Al otro día Isabel, con la cruz en las manos y completamente enajenada, se fue a visitar a su tío Baldomero Josuán que permanecía postrado hacía dos meses en la cama de su choza. Su cuerpo vegetal se debatía con rudeza y movilizaba las coyunturas de una manera desordenada y sin gobierno; era demasiado evidente la presencia del destino que podía dictaminar su partida ante la acechanza de una enfermedad sin precio. Sufría anemia falciforme por lo tanto no tenía fuerzas para combatir el mal. Matizaba las horas con plegarias eternas frente a la majestuosidad de un rey que lo observaba desde su cuevecilla celeste.
La manta le tapaba la punta de la nariz y los ojos no respondían a los gestos de su cara. Baldomero estaba muy grave.

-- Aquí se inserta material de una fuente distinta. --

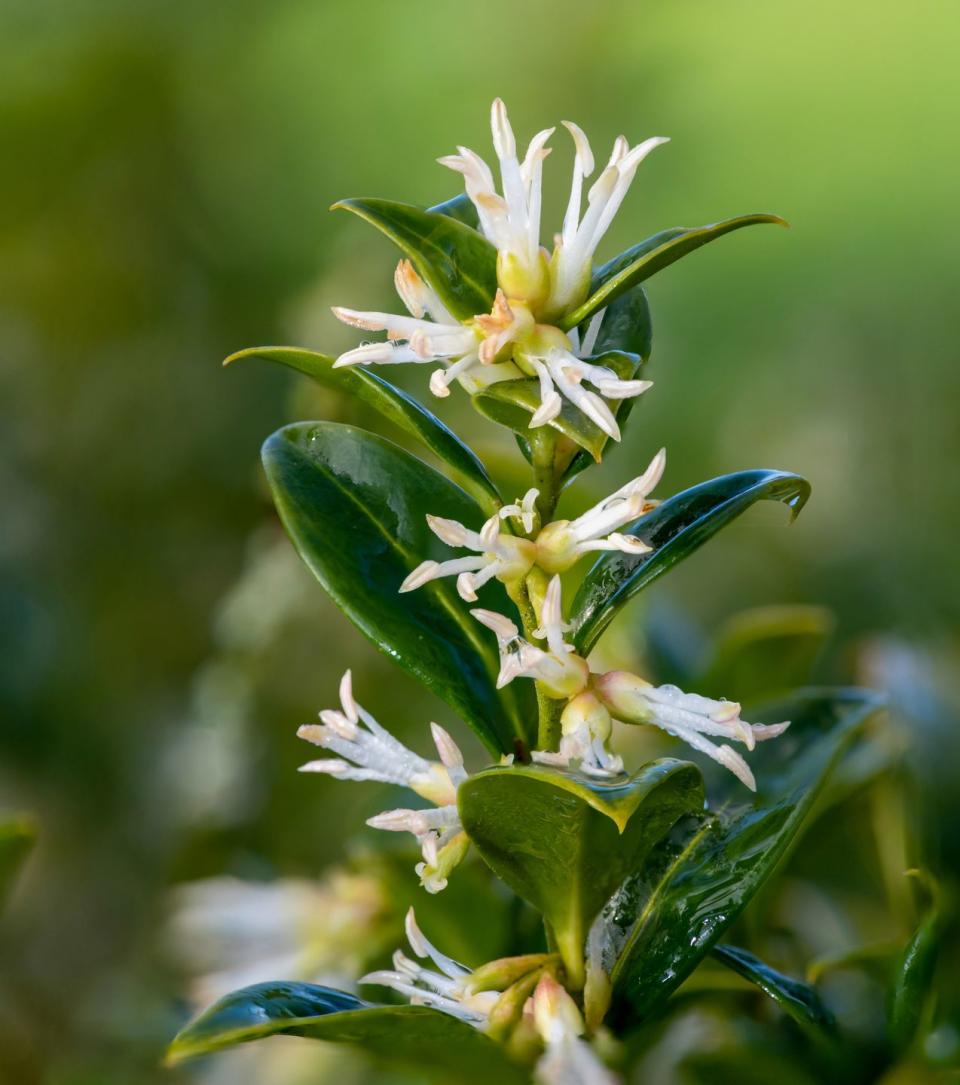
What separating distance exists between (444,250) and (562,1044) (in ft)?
0.89

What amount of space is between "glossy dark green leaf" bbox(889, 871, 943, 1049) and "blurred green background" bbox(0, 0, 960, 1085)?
170 millimetres

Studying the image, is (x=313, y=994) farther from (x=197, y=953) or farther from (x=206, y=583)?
(x=206, y=583)

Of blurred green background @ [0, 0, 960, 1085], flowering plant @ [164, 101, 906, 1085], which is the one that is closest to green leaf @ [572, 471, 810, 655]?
flowering plant @ [164, 101, 906, 1085]

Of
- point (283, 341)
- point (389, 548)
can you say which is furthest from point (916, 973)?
point (283, 341)

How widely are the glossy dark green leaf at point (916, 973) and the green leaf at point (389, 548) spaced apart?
0.52 ft

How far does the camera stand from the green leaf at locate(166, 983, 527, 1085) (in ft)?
1.27

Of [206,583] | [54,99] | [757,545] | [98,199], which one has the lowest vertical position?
[757,545]

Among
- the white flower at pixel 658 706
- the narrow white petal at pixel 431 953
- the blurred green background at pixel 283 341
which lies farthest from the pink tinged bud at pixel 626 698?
the blurred green background at pixel 283 341

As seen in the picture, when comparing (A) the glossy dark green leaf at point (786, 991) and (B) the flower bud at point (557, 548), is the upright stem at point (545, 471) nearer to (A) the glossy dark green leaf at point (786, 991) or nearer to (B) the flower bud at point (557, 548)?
(B) the flower bud at point (557, 548)

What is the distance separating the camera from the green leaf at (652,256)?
16.7 inches

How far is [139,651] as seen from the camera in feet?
5.15

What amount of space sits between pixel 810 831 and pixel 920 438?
140 cm

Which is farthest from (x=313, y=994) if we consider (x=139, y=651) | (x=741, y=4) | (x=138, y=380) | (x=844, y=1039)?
(x=741, y=4)

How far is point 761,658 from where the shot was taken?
76 centimetres
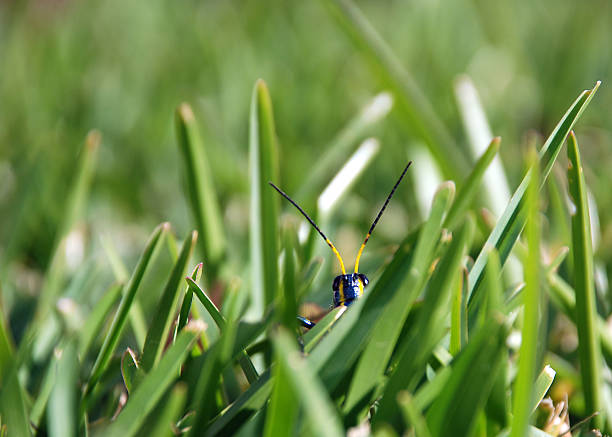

En su memoria aparecían secuencias pasadas: la catedral de Venecia, el pastor José, el cangrejo azul de su colección de crustáceos y la malva para la medicina diaria. Su cerebro se esforzaba por recrear la figura de alguien que amaba pero al segundo de lograr el rastro todo se malograba. Necesitaba la custodia de aquel maestro, su doctrina de coloso caballero vencedor de dictaduras y mensajero de profecías.
Su cabeza llena de confusión recorría las murallas de una Babilonia perdida por los siglos, sabía de sepulcros y de templos, conocía a los príncipes sarracenos sucesores de Mahoma, pero la visión del magistrado de la vida se esfumaba en una calesa oscura que arrastraba un caballo blanco.
De repente, ya no pudo recorrer el inventario porque estaba a punto de morir. Isabel se acercó y le colocó la cruz sobre el pecho. Su porte de milord, castigado por la metralla de una afección mezquina, lo arrastraba al milenario mundo de las sombras y lo abandonaba en su criadero de insectos, caimanes y niguas. Las artimañas de los curanderos resultaron inútiles para ellos que, ante el pesimismo reinante, lo dejaron solo. Baldomero sintió una puntada que penetró en su esqueleto y levantó los párpados. Vio el sacrificio incruento de un clérigo que ofrecía al Altísimo el pan ázimo que los curas consagran en la misa, luego recitó el salmo cincuenta y, bajo la comunicación directa del alma con el éxtasis, lo miró fijo.
Era el apóstol Pedro que extendió las manos heridas por las puntas que hincaban sus huesos y derramaban la sangre en una dinastía de seres ávidos de poder.
Baldomero le sonrió a Isabel; por fin había logrado el propósito de ver y despedirse del misionero del altar pero la clemencia sobrepasaba los límites y la hermandad afloraba en lazos de visible ingenuidad.
El santo movió las cuerdas de su reloj de gatillo antiguo y se refugió en la solemnidad de las capillas de los llanos pobres, en los monasterios como mozo que servía de criado, en los escenarios de las aldeas pobladas de campesinos libres en busca de legados… Prelado en Galilea, vistió su túnica dorada y fue penitente en las procesiones de Semana Santa.
Al día siguiente cuando Isabel regresó a la choza, Baldomero ya se había ido. Se llevó las ropas y ese objeto sagrado. Isabel se sintió desnuda porque algo le decía que estaba nuevamente en peligro.